OSC staff do not allege, and have found no evidence of dishonest conduct by Manulife, a release says on Thursday, and Manulife dealers discovered and self-reported the issue to the securities regulator.

“While having neither admitted nor denied the accuracy of the facts and conclusions of OSC Staff, the Manulife Dealers have agreed to the settlement, and intend to compensate clients a total of $11,700,000 including opportunity costs on fees,” the release says.

In addition to investor compensation, Manulife has made a payment of $495,000 to advance the OSC’s mandate of protecting investors, plus another $25,000 for the costs of the OSC investigation.

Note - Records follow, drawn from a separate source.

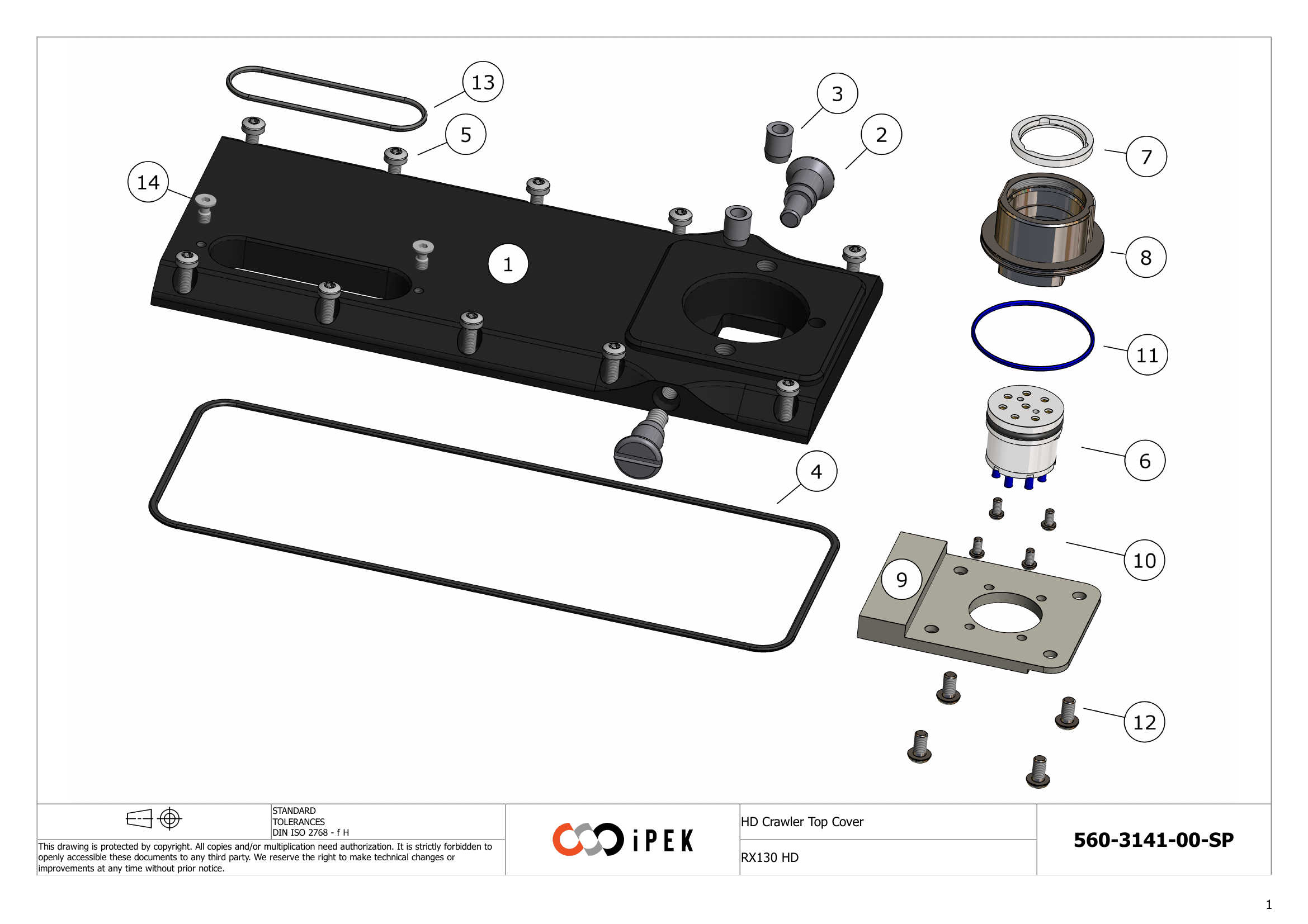 13
3
5
2
7
14
1
8
11
6
4
10
9
12

STANDARD TOLERANCES DIN ISO 2768 - f H

This drawing is protected by copyright. All copies and/or multiplication need authorization. It is strictly forbidden to openly accessible these documents to any third party. We reserve the right to make technical changes or improvements at any time without prior notice.

iPEK

HD Crawler Top Cover

RX130 HD

560-3141-00-SP

1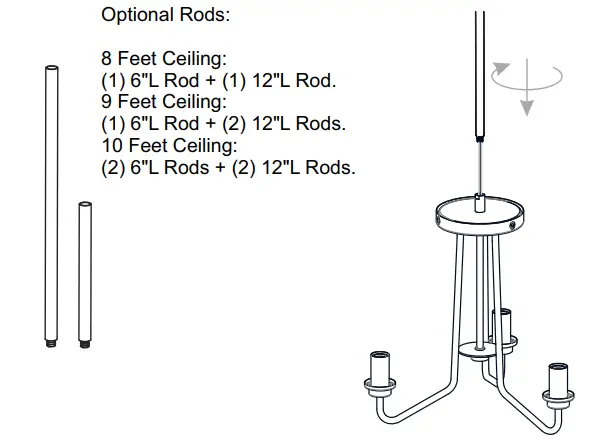 Optional Rods:

8 Feet Ceiling:
(1) 6"L Rod + (1) 12"L Rod.
9 Feet Ceiling:
(1) 6"L Rod + (2) 12"L Rods.
10 Feet Ceiling:
(2) 6"L Rods + (2) 12"L Rods.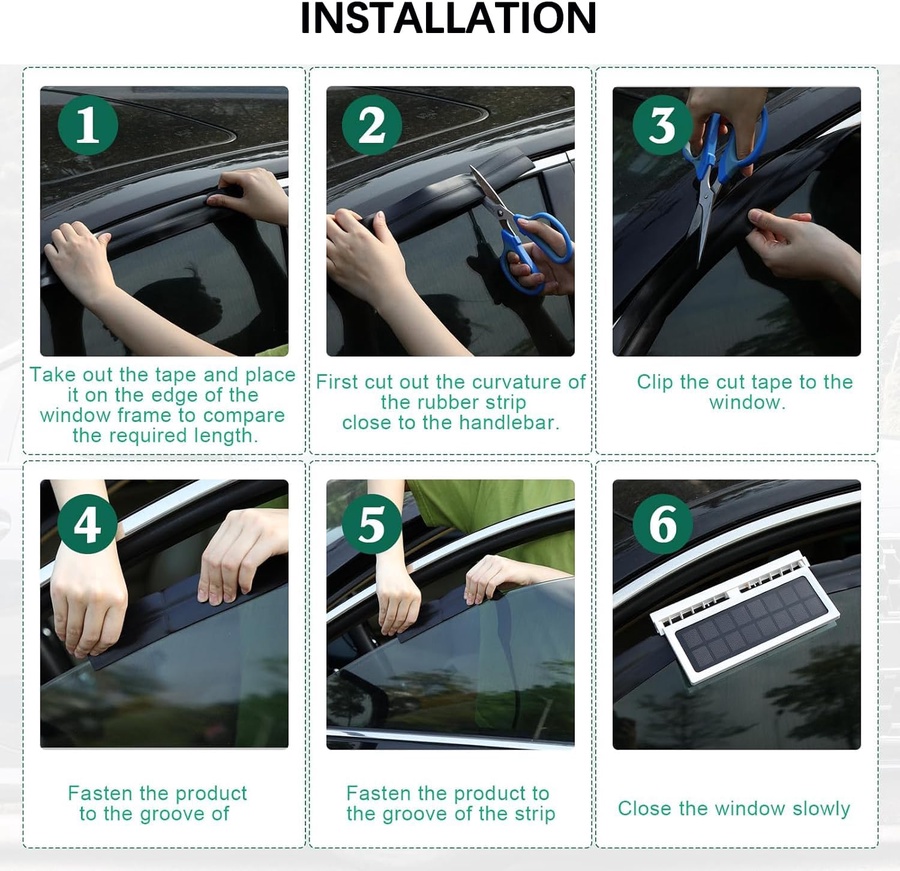 INSTALLATION

1

Take out the tape and place it on the edge of the window frame to compare the required length.

2

First cut out the curvature of the rubber strip close to the handlebar.

3

Clip the cut tape to the window.

4

Fasten the product to the groove of

5

Fasten the product to the groove of the strip

6

Close the window slowly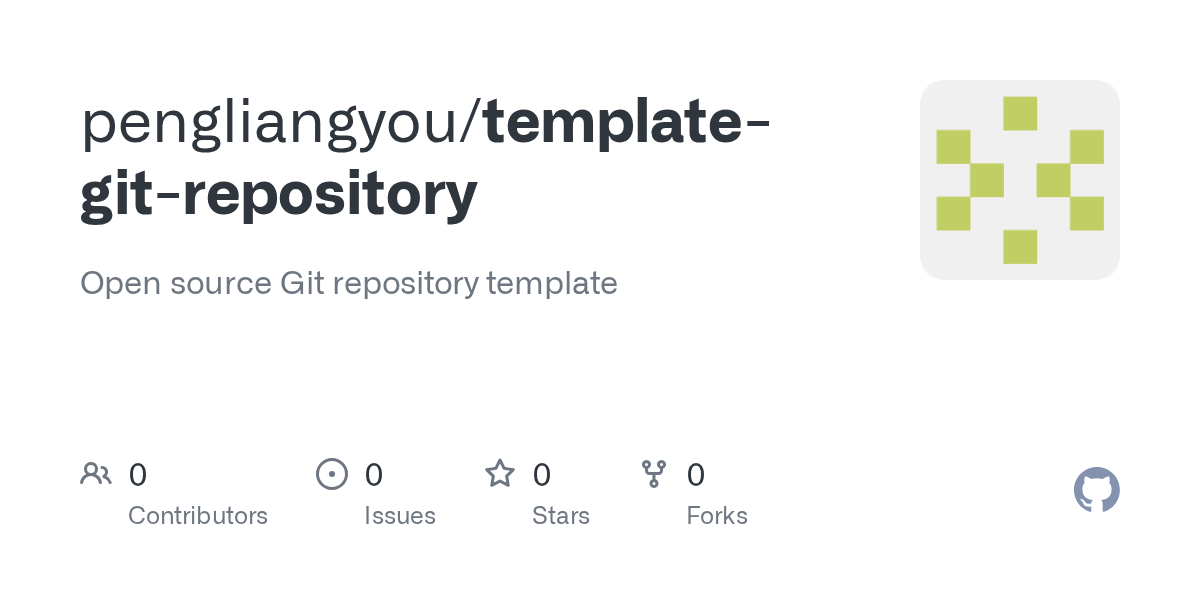 pengliangyou/template-git-repository

Open source Git repository template

0
Contributors

0
Issues

0
Stars

0
Forks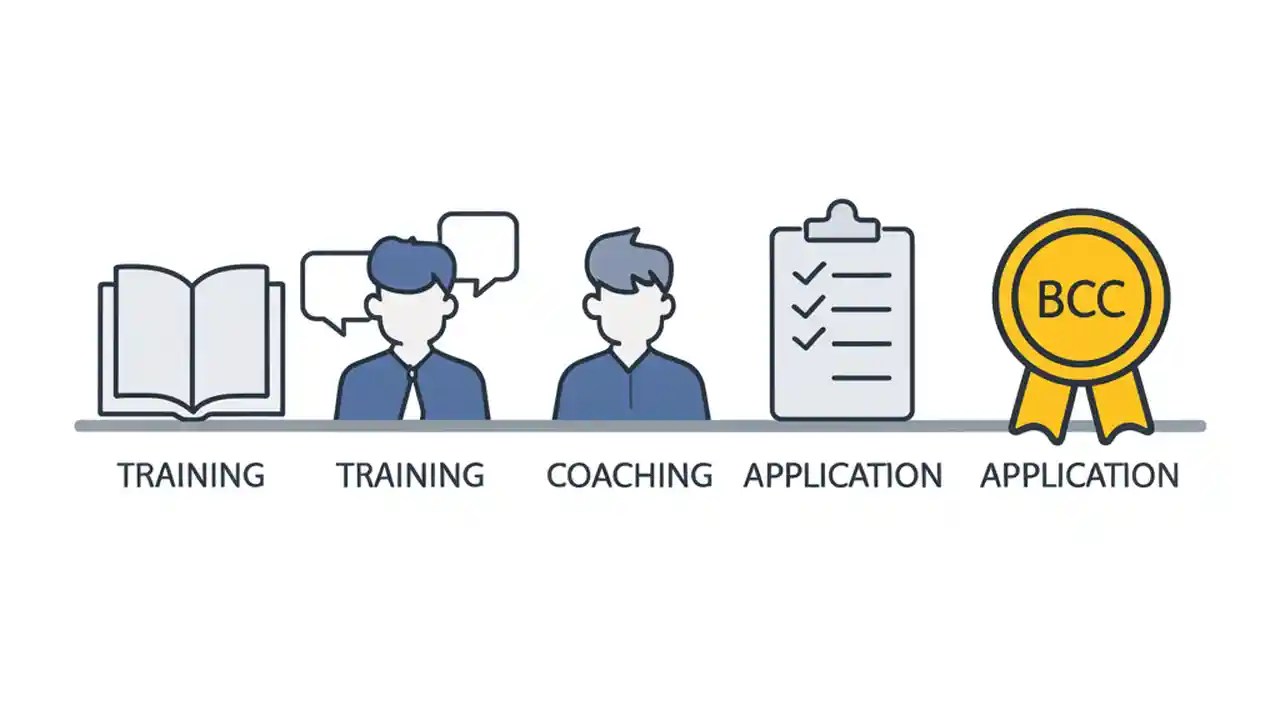 BCC

TRAINING TRAINING COACHING APPLICATION APPLICATION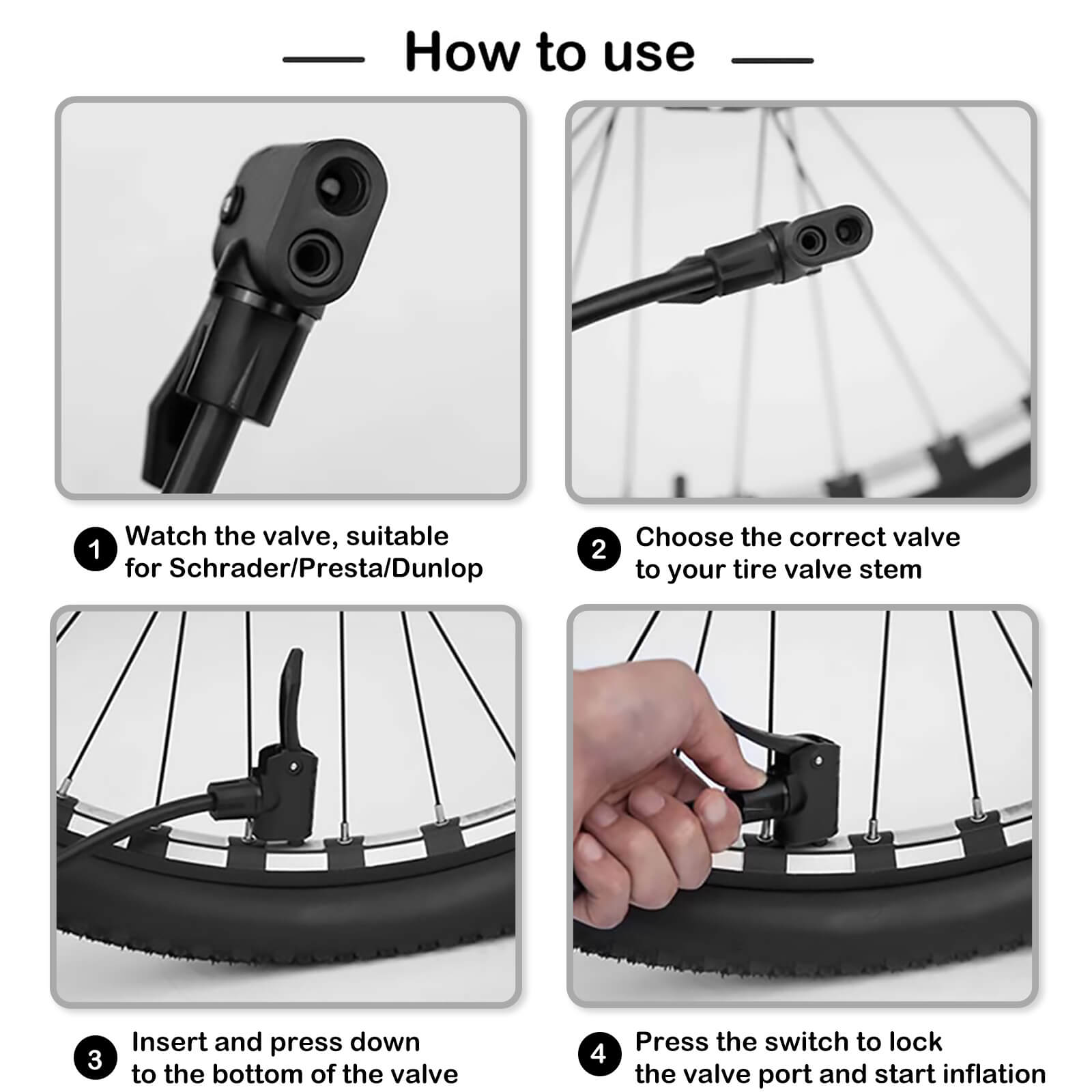 How to use

1 Watch the valve, suitable for Schrader/Presta/Dunlop

2 Choose the correct valve to your tire valve stem

3 Insert and press down to the bottom of the valve

4 Press the switch to lock the valve port and start inflation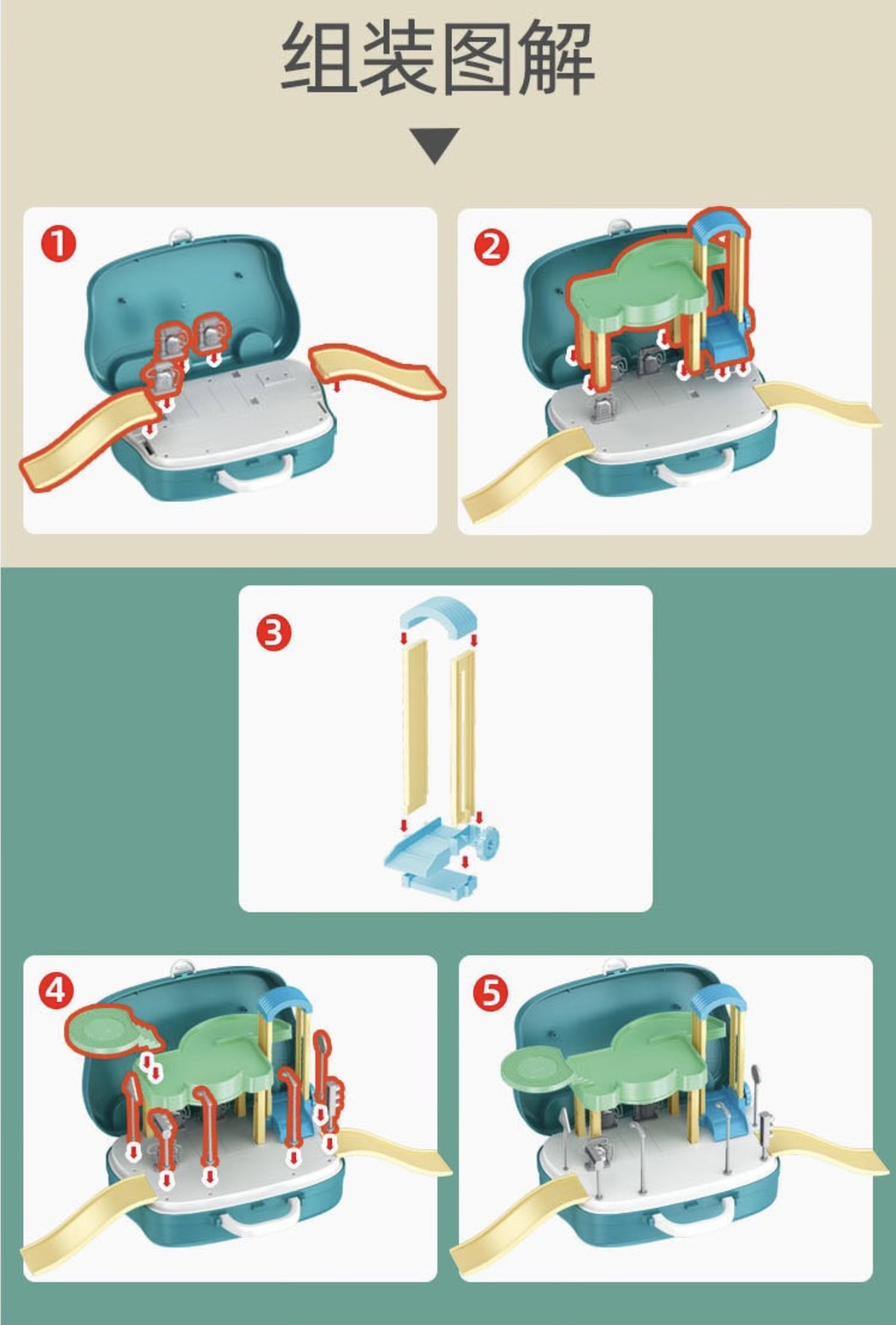 组装图解

1

2

3

4

5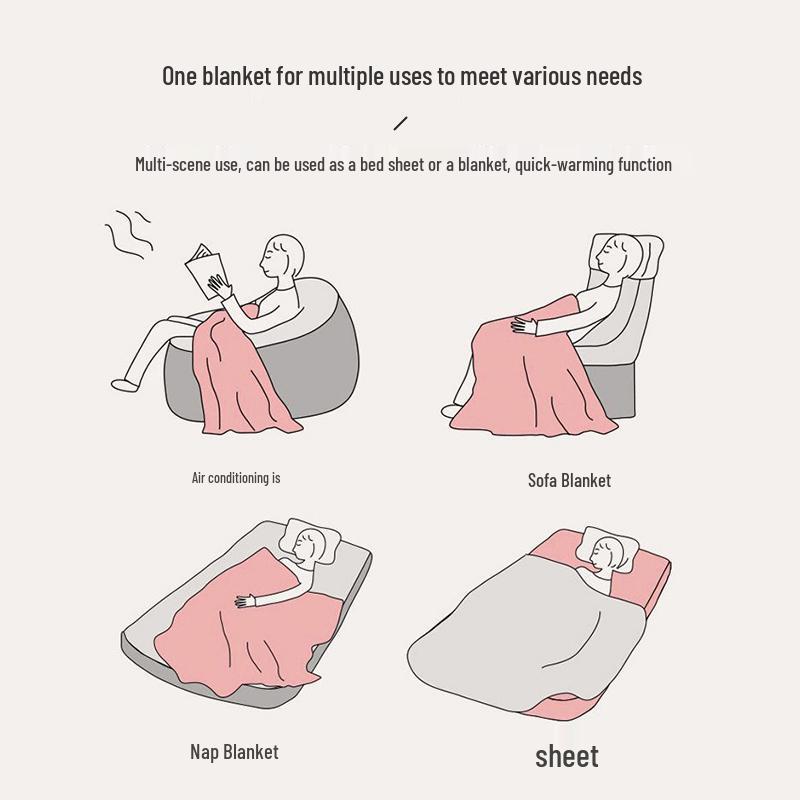 One blanket for multiple uses to meet various needs

/

Multi-scene use, can be used as a bed sheet or a blanket, quick-warming function

Air conditioning is

Sofa Blanket

Nap Blanket

sheet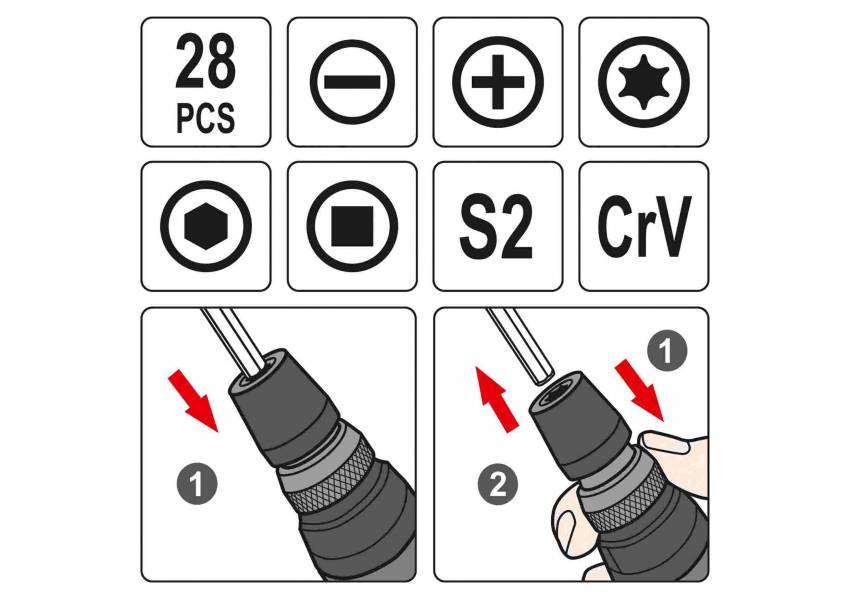 28
PCS

S2

CrV

1

1

2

“Clients have the right to expect robust compliance systems and controls to protect against excess fees,” Jeff Kehoe, director of enforcement at the OSC, says in a statement.

The OSC says that, after reporting the matter, Manulife dealers “provided prompt, detailed and candid co-operation to OSC Staff.” Manulife has also implemented additional controls and supervision to prevent the issue from happening again.

Separately, Manulife Financial recently settled a securities class action lawsuit — for $69 million — that alleged the misrepresentation of the adequacy of risk management practices and a failure to disclose exposure to equity market and interest rate risks. “The settlement is a compromise of disputed claims and is not an admission of liability or wrongdoing by MFC,” states a settlement notice.